Her silence about Trump’s remarks, which the Biden campaign likened to Hitler’s, risks unraveling that shift. And it highlights a bigger problem that congressional Republicans are facing with their presidential frontrunner, who’s famed for his use of offensive rhetoric, including open invocation of antisemitic tropes. The more he pushes the limits of campaign-trail commentary toward invective, the more Trump puts GOP lawmakers like Stefanik on defense — when they’d rather hit liberals as ivory-tower defenders of hateful speech.

Stefanik, a Harvard alum, drew widespread praise for her grilling of the elite university presidents on Dec. 5, drawing support from some Democrats who don’t otherwise agree with the conservative lawmaker. University of Pennsylvania President Liz Magill stepped down from the post several days after the House education committee’s hearing.

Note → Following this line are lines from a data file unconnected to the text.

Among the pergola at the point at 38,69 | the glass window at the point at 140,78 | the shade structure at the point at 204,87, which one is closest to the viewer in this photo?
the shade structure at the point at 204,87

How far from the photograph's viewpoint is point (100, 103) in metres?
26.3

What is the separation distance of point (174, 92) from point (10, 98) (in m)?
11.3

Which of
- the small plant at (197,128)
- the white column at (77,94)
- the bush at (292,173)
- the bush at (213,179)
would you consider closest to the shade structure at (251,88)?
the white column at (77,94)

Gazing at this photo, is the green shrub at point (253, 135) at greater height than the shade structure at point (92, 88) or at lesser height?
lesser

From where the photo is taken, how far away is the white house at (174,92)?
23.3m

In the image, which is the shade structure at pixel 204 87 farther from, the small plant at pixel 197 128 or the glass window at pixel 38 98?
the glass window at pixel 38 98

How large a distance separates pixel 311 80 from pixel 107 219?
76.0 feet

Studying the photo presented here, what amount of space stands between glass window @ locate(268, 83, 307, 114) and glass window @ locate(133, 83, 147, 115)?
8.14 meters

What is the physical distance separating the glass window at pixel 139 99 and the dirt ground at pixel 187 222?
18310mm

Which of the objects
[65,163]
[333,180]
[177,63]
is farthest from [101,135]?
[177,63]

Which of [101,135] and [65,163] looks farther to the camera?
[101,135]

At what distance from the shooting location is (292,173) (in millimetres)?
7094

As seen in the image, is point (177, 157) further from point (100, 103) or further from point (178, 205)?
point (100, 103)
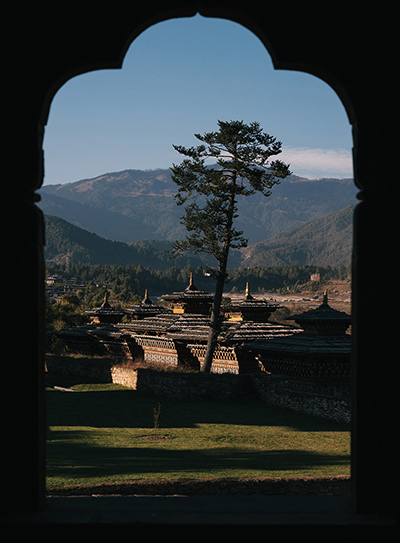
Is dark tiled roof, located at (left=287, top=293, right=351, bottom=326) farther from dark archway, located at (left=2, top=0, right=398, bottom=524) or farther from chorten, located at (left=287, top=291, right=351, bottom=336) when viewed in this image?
dark archway, located at (left=2, top=0, right=398, bottom=524)

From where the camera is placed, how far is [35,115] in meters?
3.17

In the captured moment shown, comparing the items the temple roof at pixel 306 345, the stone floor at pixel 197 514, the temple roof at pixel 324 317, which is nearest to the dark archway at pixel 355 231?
the stone floor at pixel 197 514

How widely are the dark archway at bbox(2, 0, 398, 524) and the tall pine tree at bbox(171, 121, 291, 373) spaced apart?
1934 cm

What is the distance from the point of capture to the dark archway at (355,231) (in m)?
3.09

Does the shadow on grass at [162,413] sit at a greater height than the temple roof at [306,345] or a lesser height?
lesser

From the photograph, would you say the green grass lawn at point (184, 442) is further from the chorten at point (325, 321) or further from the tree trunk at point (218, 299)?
the chorten at point (325, 321)

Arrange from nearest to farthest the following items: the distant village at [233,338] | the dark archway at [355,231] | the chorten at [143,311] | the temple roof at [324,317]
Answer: the dark archway at [355,231]
the distant village at [233,338]
the temple roof at [324,317]
the chorten at [143,311]

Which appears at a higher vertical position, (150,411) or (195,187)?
(195,187)

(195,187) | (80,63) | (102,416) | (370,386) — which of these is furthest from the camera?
(195,187)

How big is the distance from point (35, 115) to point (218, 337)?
21.0m

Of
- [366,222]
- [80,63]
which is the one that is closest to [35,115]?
[80,63]

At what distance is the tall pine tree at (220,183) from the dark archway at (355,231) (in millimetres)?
19338

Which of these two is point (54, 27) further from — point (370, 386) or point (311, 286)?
point (311, 286)

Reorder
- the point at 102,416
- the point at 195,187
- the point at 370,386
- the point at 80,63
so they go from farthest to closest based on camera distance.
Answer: the point at 195,187 → the point at 102,416 → the point at 80,63 → the point at 370,386
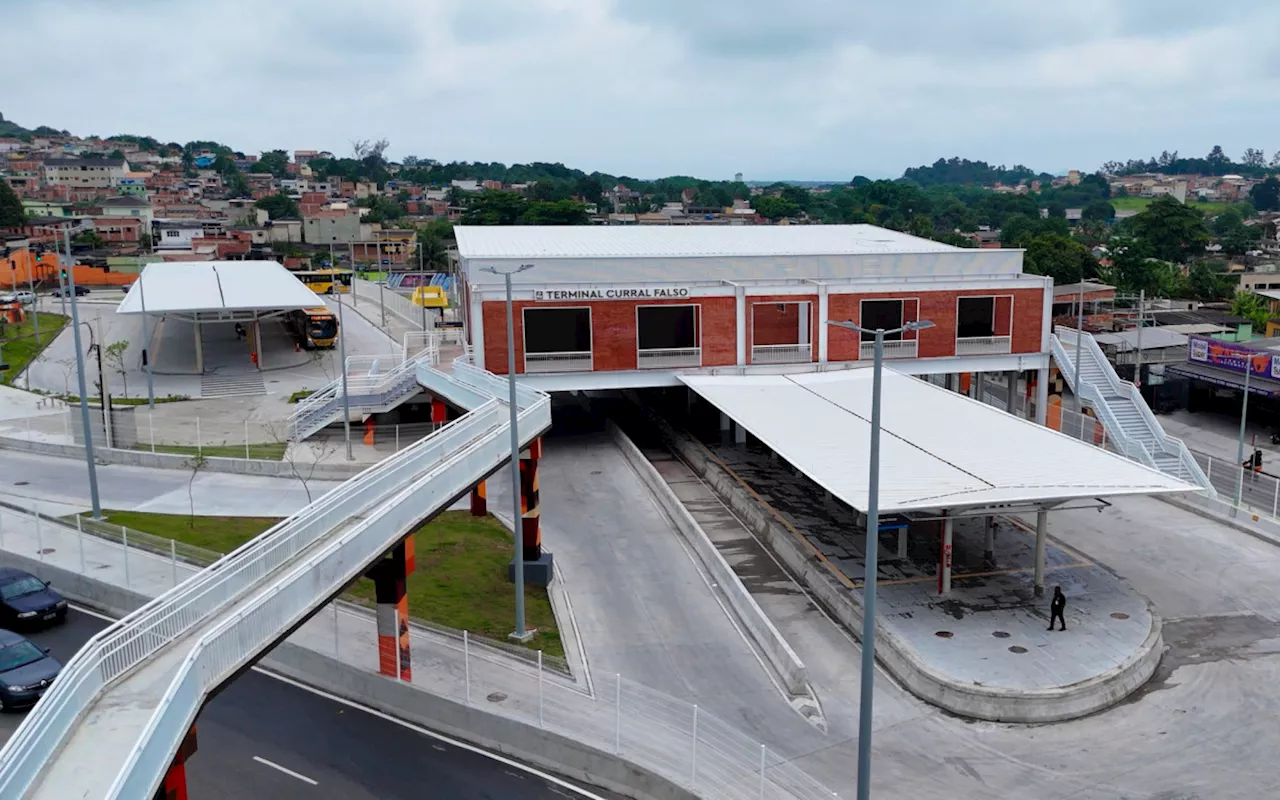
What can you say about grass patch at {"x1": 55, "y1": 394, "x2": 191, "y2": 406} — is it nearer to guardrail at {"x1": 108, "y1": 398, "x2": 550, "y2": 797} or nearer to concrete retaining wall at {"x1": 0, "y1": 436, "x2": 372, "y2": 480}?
concrete retaining wall at {"x1": 0, "y1": 436, "x2": 372, "y2": 480}

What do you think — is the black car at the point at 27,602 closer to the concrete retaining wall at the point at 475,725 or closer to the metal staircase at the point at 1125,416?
the concrete retaining wall at the point at 475,725

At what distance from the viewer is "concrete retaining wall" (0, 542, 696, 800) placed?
68.6 feet

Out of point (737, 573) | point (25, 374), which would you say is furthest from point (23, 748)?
point (25, 374)

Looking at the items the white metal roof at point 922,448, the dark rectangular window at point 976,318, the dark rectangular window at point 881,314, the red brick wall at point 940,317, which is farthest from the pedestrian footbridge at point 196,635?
the dark rectangular window at point 976,318

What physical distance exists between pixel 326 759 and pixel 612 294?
94.6 ft

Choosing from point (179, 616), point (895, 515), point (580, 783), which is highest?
point (179, 616)

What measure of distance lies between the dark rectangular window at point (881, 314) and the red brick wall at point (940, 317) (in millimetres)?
445

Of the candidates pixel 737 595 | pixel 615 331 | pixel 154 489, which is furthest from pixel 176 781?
pixel 615 331

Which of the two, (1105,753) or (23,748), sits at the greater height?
(23,748)

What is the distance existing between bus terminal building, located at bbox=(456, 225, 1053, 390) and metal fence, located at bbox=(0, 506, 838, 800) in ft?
69.6

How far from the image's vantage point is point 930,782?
21.2m

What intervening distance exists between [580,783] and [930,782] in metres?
6.90

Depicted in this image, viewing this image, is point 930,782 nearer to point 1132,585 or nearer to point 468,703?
point 468,703

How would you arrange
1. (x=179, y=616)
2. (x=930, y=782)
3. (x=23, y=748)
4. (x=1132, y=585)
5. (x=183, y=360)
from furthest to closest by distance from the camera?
(x=183, y=360)
(x=1132, y=585)
(x=930, y=782)
(x=179, y=616)
(x=23, y=748)
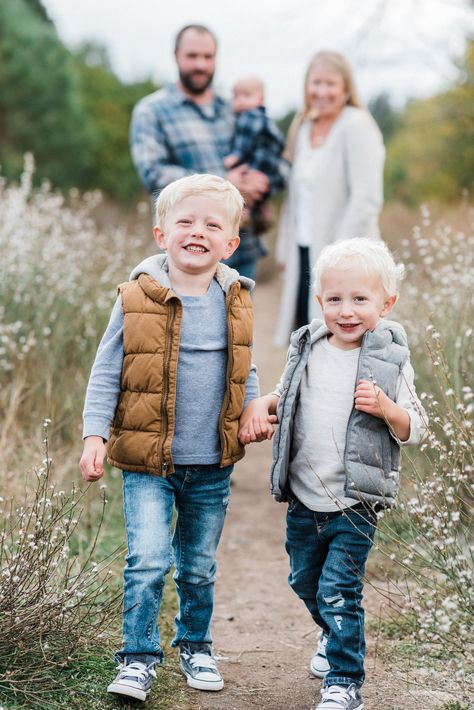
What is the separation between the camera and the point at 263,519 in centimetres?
537

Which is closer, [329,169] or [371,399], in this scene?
[371,399]

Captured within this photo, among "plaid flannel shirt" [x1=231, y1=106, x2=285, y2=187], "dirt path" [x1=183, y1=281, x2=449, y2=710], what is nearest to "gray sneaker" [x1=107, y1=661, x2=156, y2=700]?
"dirt path" [x1=183, y1=281, x2=449, y2=710]

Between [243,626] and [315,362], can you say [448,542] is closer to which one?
[315,362]

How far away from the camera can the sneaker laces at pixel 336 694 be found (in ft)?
9.43

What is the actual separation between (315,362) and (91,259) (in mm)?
4146

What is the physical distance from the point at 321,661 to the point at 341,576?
55 cm

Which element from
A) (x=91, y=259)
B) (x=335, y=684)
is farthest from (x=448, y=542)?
(x=91, y=259)

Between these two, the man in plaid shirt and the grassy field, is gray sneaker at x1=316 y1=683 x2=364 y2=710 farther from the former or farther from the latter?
the man in plaid shirt

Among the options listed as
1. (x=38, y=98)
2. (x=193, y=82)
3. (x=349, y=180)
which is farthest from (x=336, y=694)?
(x=38, y=98)

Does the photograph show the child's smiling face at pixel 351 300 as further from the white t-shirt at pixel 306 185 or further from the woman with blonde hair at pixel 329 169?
the white t-shirt at pixel 306 185

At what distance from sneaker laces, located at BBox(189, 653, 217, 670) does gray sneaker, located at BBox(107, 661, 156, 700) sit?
11.6 inches

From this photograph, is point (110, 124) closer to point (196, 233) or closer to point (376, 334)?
point (196, 233)

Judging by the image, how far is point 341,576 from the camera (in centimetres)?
291

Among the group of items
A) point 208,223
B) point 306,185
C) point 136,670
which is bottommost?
point 136,670
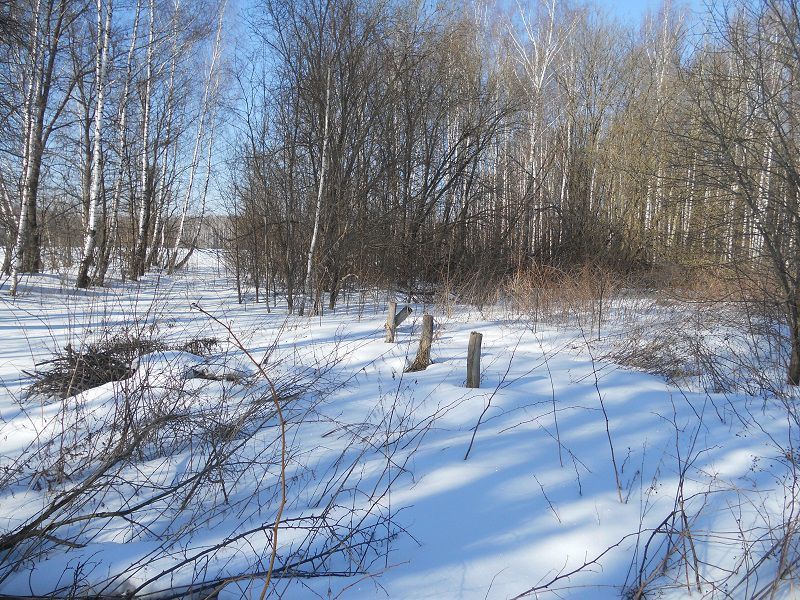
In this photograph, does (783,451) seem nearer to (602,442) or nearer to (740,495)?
(740,495)

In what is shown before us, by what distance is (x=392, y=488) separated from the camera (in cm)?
300

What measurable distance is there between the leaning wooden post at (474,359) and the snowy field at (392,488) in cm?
16

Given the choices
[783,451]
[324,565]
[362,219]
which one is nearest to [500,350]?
[783,451]

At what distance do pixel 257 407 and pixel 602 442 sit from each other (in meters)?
2.10

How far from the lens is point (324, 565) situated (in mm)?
2459

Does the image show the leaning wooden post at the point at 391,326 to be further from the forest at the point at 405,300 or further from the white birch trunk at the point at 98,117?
the white birch trunk at the point at 98,117

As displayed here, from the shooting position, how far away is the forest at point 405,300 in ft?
8.47

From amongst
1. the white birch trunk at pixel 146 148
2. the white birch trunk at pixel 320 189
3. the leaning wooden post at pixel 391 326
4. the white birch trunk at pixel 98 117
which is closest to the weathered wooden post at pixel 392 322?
the leaning wooden post at pixel 391 326

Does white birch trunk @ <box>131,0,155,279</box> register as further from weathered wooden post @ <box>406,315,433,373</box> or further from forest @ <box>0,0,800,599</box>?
weathered wooden post @ <box>406,315,433,373</box>

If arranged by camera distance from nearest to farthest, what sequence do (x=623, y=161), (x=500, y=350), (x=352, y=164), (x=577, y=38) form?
1. (x=500, y=350)
2. (x=352, y=164)
3. (x=623, y=161)
4. (x=577, y=38)

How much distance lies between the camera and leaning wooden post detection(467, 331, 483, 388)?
13.7ft

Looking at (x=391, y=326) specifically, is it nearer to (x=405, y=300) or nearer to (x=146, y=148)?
(x=405, y=300)

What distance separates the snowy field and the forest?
0.02 m

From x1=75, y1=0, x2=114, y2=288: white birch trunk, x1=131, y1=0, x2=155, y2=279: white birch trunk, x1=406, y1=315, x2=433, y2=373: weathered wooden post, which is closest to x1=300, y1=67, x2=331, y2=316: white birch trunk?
x1=406, y1=315, x2=433, y2=373: weathered wooden post
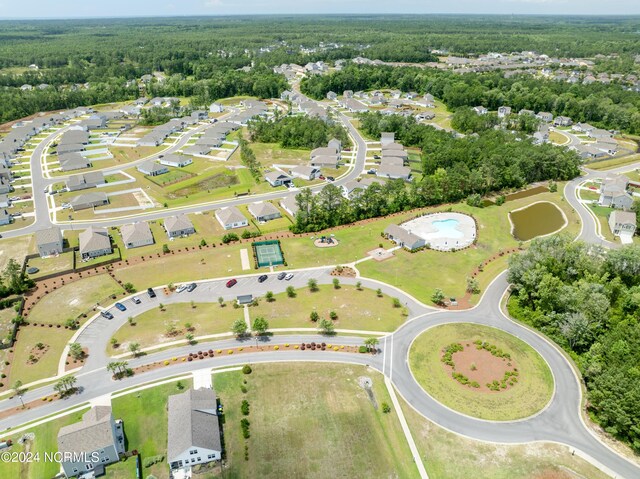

During that hearing, Stefanik took on Harvard University President Claudine Gay, comparing students calling for “intifada” on campus with a “Harvard student calling for the mass murder of African Americans.” She also demanded that Gay answer “yes or no” to whether she agreed these remarks were protected speech at Harvard.

Stefanik, who endorsed Trump for another term in office more than year ago, rarely if ever criticizes the former president in public.

Meanwhile, the Biden campaign escalated its anti-Trump pushback to a new level in a statement that likened the former president’s comments about migrants to the Nazi leader and highlighted his recent statement that he would not be a dictator if elected, “except for day one.”

“Donald Trump channeled his role models as he parroted Adolf Hitler, praised Kim Jong Un, and quoted Vladimir Putin while running for president on a promise to rule as a dictator and threaten American democracy,” Biden campaign spokesperson Ammar Moussa said in a statement. “He is betting he can win this election by scaring and dividing this country. He’s wrong.”